• _Required task_
Answer these questions from the Tone Eurythmy abstract:
1. In what settings is Eurythmy practised?
2. What two things are the movement forms said not to be?
3. What does the abstract say was absent in earlier anthropological work on structural transformations in symbolic systems?

• _Page excerpt_
..........

Tone Eurythmy choreography & performance is typified by formally constituted transformations of music elements & structure to movement form and structure. We describe the process, relating it to anthroposophical notions of structural transformation & human agency - overlooked by earlier anthropology

Paper long abstract:

As practised in Waldorf (Steiner) schools and the related anthroposophical movement, the art of Eurythmy includes, as core to Tone Eurythmy, a process of choreographing and then performing what is represented in musical scores through bodily movement. Those movement forms are not, however, random; nor are they reflective of idiosyncratic emotional responses to music. Rather, they are explicitly choreographed on the basis of an understanding that particular musical elements and structures are readily transformable into specific movement forms - in other words, that musical structure is transformable into structures of movement. That understanding reflects, in turn, an understanding, fundamental to anthroposophy, that the whole universe, including the universe of time, is structured in ways that can be seen as transformations from one level and context to another. The paper describes the kinds of music-to-movement transformations that are produced in the processes of eurythmic choreography and performance of a selection of musical scores. It uses those to illustrate how the transformative principle is applied in Tone Eurythmy. And it reflects on the extent to which human agency is understood, from an anthroposophical perspective, to be able to effect such structural transformations, something that was absent in earlier anthropological work on structural transformations in and of symbolic systems.

..........

• _Data_
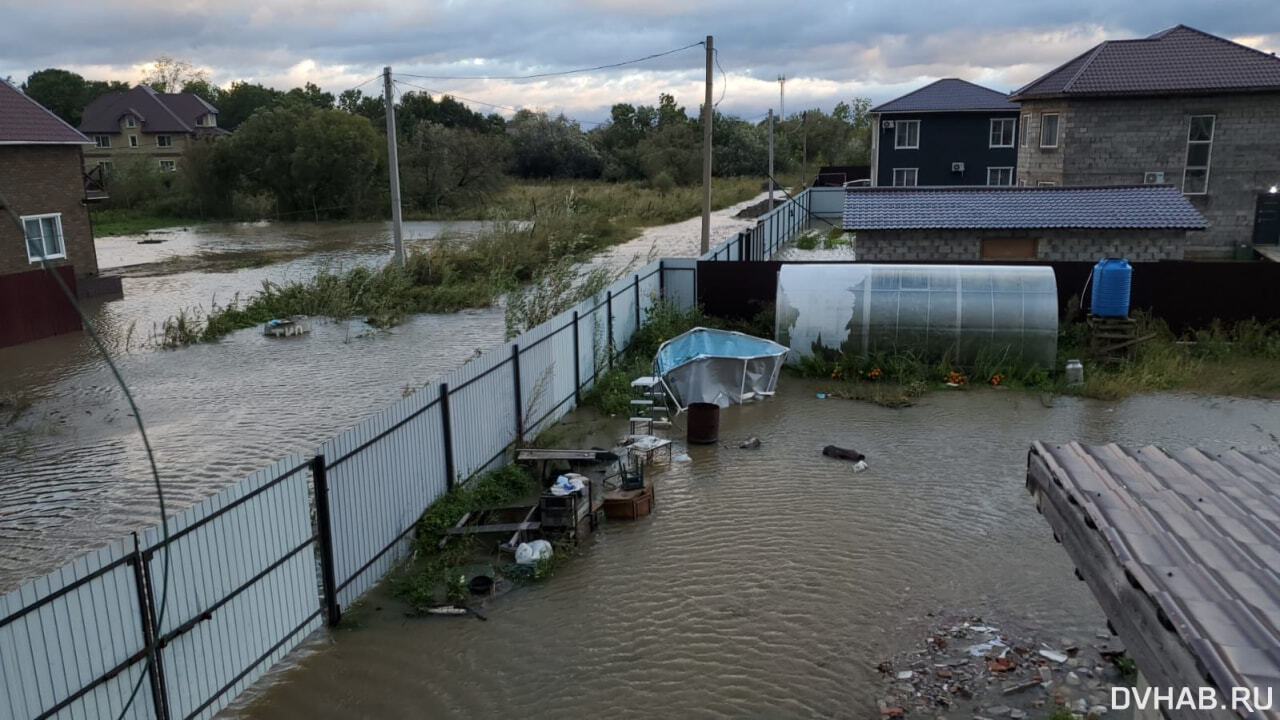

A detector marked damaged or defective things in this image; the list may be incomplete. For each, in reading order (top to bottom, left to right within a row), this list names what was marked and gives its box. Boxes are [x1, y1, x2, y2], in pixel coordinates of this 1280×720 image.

..........

• _Output for this exercise_
1. In Waldorf (Steiner) schools and the related anthroposophical movement.
2. They are not random, and they do not reflect idiosyncratic emotional responses to music.
3. The anthroposophical understanding of human agency as able to effect such structural transformations.